Rui Yao1,2, Yuye Wang1,2,*, Fei Yu1,2,3,*, Hongrun Wu1,2, Zhenya Diao1,2

1 College of Physics and Information Engineering, Minnan Normal University, Zhangzhou, 363000, China
2 Key Lab of Intelligent Optimization and Information Processing, Minnan Normal University, Zhangzhou, 363000, China
3 Key Lab of Light Field Manipulation and System Integration Applications in Fujian Province, Zhangzhou, 363000, China

* Corresponding Authors: Yuye Wang. Email: email; Fei Yu. Email: email

Computers, Materials & Continua 2026, 87(2), 44 https://doi.org/10.32604/cmc.2026.073861

Abstract

Path planning for Unmanned Aerial Vehicles (UAVs) in complex environments presents several challenges. Traditional algorithms often struggle with the complexity of high-dimensional search spaces, leading to inefficiencies. Additionally, the non-linear nature of cost functions can cause algorithms to become trapped in local optima. Furthermore, there is often a lack of adequate consideration for real-world constraints, for example, due to the necessity for obstacle avoidance or because of the restrictions of flight safety. To address the aforementioned issues, this paper proposes a dynamic weighted spherical particle swarm optimization (DW-SPSO) algorithm. The algorithm adopts a dual Sigmoid-based adaptive weight adjustment mechanism for balancing global exploration and local exploitation, as well as a lens-based opposition learning one to improve search flexibility and solution diversity. Simulation experiments on real digital elevation models demonstrate that DW-SPSO significantly outperforms recent state-of-the-art particle swarm optimization (PSO) variants in terms of path safety, smoothness, and convergence speed. The performance superiority is statistically validated by the Wilcoxon signed-rank test. The results confirm the algorithm’s effectiveness in generating high-quality UAV paths under diverse threat conditions, offering a robust solution for autonomous navigation systems.

Keywords

Dynamic weight adjustment; lens opposition learning; particle swarm optimization; path planning; unmanned aerial vehicles

Cite This Article

APA Style
Yao, R., Wang, Y., Yu, F., Wu, H., Diao, Z. (2026).
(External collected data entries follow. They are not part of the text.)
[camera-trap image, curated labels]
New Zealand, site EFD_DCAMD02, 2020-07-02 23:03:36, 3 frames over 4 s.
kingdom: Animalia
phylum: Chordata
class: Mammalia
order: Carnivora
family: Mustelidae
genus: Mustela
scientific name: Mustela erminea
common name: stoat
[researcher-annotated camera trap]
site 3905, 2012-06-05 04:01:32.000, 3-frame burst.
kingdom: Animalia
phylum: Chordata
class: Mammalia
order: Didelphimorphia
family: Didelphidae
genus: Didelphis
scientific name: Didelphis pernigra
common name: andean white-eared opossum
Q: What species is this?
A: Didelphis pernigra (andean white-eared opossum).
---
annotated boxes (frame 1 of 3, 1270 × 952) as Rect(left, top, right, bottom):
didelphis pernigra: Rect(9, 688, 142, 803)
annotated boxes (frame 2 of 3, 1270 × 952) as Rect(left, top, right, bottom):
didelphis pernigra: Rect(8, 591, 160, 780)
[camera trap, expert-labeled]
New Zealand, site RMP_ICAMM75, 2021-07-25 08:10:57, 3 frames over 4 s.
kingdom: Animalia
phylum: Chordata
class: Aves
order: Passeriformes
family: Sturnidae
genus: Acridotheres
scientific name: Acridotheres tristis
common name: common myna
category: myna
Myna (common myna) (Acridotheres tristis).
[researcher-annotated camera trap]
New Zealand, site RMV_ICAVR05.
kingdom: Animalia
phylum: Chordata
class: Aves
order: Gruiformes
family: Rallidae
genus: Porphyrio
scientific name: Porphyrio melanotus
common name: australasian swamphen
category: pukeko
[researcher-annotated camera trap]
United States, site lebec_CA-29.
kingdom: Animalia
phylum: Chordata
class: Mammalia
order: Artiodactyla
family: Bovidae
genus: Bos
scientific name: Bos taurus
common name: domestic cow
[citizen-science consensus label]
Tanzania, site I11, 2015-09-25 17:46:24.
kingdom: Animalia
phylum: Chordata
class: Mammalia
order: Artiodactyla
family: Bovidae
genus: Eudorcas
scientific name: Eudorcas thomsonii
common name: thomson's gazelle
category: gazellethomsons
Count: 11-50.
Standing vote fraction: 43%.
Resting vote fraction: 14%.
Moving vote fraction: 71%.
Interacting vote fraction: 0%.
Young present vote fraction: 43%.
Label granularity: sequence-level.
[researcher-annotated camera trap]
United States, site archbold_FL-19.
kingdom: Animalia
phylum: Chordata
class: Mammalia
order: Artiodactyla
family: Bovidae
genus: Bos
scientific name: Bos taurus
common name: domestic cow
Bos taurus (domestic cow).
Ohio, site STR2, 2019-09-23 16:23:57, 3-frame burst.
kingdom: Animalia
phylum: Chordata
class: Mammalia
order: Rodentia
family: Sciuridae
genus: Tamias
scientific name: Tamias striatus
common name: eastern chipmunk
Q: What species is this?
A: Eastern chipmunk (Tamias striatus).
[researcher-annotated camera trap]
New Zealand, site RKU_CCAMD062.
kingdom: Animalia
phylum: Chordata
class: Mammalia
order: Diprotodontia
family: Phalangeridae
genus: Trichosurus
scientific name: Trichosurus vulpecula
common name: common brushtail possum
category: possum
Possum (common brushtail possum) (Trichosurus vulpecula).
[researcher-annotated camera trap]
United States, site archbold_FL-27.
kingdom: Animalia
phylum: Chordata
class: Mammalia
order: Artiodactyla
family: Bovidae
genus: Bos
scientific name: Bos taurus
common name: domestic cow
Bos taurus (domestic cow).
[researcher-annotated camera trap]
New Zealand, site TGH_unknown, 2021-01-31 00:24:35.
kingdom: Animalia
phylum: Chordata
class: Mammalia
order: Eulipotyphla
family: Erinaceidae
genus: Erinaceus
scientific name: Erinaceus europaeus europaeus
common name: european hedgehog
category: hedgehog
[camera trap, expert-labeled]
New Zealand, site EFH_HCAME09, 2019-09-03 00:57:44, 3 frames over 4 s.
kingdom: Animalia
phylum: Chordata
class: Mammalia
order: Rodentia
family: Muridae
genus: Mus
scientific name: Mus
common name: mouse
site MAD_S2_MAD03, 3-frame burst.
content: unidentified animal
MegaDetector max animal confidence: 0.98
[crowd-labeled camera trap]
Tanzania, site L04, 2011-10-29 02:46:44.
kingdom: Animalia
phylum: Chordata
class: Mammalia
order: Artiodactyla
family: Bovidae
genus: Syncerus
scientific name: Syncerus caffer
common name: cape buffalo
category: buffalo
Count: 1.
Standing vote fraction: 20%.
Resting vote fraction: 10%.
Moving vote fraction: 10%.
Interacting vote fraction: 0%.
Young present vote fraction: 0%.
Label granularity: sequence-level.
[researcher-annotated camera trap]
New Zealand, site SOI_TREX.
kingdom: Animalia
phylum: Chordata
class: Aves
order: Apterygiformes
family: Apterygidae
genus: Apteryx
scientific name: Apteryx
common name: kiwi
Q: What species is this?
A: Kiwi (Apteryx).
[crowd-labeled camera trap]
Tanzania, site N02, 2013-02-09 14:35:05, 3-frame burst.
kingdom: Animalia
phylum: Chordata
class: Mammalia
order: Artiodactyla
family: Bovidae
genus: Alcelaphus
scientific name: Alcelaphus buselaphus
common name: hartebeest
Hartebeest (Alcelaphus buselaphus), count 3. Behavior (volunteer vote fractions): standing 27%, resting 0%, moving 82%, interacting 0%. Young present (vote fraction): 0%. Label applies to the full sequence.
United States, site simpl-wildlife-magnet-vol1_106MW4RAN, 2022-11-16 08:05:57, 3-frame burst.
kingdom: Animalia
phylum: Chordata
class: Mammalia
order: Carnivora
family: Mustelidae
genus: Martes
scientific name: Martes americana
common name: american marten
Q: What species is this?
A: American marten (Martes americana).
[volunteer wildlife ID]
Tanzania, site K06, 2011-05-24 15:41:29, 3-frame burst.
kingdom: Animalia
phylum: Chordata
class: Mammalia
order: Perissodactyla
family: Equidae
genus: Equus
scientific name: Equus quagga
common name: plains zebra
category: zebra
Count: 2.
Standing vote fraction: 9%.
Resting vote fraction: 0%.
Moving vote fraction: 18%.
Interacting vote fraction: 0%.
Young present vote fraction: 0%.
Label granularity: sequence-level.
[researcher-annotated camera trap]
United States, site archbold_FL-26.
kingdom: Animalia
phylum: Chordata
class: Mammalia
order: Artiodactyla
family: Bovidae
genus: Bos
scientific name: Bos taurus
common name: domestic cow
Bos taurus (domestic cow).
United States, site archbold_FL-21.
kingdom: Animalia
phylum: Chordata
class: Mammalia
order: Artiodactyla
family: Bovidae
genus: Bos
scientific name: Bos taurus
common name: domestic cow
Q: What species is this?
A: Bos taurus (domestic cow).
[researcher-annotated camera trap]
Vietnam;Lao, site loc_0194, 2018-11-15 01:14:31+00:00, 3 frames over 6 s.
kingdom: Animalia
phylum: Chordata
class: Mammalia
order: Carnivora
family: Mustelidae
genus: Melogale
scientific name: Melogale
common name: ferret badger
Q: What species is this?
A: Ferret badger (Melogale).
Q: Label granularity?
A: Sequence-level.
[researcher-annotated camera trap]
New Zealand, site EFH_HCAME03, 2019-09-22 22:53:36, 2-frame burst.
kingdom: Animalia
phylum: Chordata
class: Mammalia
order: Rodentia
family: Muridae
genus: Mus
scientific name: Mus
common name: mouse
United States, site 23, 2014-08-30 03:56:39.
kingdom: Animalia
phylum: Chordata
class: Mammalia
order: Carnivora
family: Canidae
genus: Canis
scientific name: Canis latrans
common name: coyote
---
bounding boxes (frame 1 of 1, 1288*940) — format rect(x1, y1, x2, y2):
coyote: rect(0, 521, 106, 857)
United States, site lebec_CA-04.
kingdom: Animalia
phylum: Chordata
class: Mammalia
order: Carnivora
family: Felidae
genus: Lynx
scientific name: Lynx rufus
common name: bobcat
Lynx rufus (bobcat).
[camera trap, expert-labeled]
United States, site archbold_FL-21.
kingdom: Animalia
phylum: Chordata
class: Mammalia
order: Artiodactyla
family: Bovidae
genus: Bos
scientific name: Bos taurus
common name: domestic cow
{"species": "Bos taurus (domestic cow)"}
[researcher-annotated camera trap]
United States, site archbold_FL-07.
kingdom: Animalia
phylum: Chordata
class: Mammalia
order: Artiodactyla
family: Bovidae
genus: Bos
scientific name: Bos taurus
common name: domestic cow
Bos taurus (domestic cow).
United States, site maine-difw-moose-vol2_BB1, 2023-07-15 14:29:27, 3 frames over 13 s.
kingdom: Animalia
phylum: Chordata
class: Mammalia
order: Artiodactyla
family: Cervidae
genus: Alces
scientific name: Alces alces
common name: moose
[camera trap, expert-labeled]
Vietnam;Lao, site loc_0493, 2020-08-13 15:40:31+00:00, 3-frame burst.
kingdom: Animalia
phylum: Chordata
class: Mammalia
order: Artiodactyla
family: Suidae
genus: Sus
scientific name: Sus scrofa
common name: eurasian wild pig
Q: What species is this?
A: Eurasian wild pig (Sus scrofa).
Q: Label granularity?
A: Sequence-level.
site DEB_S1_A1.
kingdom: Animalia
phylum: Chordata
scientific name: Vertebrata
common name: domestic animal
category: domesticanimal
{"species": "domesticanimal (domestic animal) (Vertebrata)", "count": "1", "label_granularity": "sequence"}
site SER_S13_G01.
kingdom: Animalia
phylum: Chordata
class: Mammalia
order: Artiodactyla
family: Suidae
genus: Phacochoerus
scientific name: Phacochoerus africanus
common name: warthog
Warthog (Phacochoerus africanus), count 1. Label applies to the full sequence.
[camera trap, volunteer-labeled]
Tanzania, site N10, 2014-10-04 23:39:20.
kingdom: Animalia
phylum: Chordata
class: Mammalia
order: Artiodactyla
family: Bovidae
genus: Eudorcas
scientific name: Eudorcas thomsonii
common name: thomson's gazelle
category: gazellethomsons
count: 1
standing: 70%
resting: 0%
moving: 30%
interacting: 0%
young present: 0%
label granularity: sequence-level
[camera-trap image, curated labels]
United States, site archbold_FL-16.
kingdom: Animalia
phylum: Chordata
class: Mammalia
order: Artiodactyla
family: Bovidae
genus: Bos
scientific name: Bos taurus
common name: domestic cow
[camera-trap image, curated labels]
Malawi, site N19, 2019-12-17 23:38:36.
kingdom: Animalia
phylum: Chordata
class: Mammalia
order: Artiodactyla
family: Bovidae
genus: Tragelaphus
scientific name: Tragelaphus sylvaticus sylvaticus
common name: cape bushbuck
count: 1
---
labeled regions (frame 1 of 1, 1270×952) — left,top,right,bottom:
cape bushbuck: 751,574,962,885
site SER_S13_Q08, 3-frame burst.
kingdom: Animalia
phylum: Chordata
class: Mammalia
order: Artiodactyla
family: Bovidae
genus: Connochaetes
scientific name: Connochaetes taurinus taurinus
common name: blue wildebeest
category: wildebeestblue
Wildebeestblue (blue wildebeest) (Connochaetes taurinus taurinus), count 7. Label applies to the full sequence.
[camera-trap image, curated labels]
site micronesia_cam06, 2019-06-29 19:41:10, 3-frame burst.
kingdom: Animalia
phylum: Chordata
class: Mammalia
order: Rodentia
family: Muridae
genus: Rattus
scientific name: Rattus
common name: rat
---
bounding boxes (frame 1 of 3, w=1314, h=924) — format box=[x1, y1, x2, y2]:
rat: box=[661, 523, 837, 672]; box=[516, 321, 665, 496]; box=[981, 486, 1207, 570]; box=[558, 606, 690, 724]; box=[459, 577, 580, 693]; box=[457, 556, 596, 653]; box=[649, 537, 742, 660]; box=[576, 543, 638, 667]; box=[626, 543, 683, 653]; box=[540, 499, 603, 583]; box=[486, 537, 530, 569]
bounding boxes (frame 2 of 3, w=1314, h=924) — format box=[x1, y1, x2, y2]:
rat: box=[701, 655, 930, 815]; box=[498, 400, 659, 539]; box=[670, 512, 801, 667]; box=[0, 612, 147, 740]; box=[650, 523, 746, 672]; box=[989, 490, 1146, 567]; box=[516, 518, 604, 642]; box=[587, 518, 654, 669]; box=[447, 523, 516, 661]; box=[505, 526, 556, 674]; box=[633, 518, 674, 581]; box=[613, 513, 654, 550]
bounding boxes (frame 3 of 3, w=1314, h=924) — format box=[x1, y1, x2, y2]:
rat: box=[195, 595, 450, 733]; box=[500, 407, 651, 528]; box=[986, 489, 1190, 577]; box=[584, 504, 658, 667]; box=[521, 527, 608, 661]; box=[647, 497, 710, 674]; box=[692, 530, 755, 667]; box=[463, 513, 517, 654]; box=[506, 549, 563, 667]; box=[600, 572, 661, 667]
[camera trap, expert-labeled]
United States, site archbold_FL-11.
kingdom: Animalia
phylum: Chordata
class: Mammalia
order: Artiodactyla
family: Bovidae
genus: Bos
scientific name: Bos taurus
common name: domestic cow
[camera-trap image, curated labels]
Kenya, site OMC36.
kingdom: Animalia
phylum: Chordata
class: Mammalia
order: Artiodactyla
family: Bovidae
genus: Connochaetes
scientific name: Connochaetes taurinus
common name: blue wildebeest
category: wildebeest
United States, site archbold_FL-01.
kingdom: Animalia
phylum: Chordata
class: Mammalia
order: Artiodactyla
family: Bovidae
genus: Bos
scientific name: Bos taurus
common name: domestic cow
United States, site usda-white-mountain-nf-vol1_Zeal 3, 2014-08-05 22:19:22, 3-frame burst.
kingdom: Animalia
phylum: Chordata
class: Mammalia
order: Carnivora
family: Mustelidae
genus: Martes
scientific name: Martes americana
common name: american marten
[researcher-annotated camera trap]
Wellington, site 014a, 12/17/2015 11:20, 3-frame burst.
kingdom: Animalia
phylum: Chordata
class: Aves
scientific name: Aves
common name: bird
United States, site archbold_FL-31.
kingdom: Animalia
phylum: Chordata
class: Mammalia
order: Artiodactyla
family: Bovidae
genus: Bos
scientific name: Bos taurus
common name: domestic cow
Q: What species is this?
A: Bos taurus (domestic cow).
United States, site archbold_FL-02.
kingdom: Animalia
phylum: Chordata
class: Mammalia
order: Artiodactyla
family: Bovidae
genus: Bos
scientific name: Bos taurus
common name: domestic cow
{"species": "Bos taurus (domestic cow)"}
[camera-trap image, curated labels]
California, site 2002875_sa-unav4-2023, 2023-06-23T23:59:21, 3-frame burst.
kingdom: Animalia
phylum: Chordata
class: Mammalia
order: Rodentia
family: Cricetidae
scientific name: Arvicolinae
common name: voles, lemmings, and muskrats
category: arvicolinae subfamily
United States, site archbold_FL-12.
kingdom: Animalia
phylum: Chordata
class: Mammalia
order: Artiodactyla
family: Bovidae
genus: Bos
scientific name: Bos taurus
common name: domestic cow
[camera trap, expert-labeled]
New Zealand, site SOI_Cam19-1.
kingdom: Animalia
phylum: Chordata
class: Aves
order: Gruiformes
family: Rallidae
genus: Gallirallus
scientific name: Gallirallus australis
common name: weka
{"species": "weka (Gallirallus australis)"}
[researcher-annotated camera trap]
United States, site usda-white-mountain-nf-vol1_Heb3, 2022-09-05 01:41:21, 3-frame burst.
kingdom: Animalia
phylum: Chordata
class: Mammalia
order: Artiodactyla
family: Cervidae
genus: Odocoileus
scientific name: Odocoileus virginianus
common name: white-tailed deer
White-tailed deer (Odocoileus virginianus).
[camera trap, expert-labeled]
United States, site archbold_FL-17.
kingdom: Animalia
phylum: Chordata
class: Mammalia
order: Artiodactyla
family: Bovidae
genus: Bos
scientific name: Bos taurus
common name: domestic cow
Dynamic Weighted Spherical Particle Swarm Optimization for UAV Path Planning in Complex Environments. Computers, Materials & Continua, 87(2), 44. https://doi.org/10.32604/cmc.2026.073861
Vancouver Style
Yao R, Wang Y, Yu F, Wu H, Diao Z. Dynamic Weighted Spherical Particle Swarm Optimization for UAV Path Planning in Complex Environments. Comput Mater Contin. 2026;87(2):44. https://doi.org/10.32604/cmc.2026.073861
IEEE Style
R. Yao, Y. Wang, F. Yu, H. Wu, and Z. Diao, “Dynamic Weighted Spherical Particle Swarm Optimization for UAV Path Planning in Complex Environments,” Comput. Mater. Contin., vol. 87, no. 2, pp. 44, 2026. https://doi.org/10.32604/cmc.2026.073861



cc Copyright © 2026 The Author(s). Published by Tech Science Press.
This work is licensed under a Creative Commons Attribution 4.0 International License , which permits unrestricted use, distribution, and reproduction in any medium, provided the original work is properly cited.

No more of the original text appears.